**Entries shown**:
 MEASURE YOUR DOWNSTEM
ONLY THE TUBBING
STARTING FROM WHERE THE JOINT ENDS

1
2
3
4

**Task directions**:
Each line from the one containing "ONLY THE TUBBING" through the last line of the material must be restated word for word, with no other text.

**Output**:
ONLY THE TUBBING
STARTING FROM WHERE THE JOINT ENDS

1
2
3
4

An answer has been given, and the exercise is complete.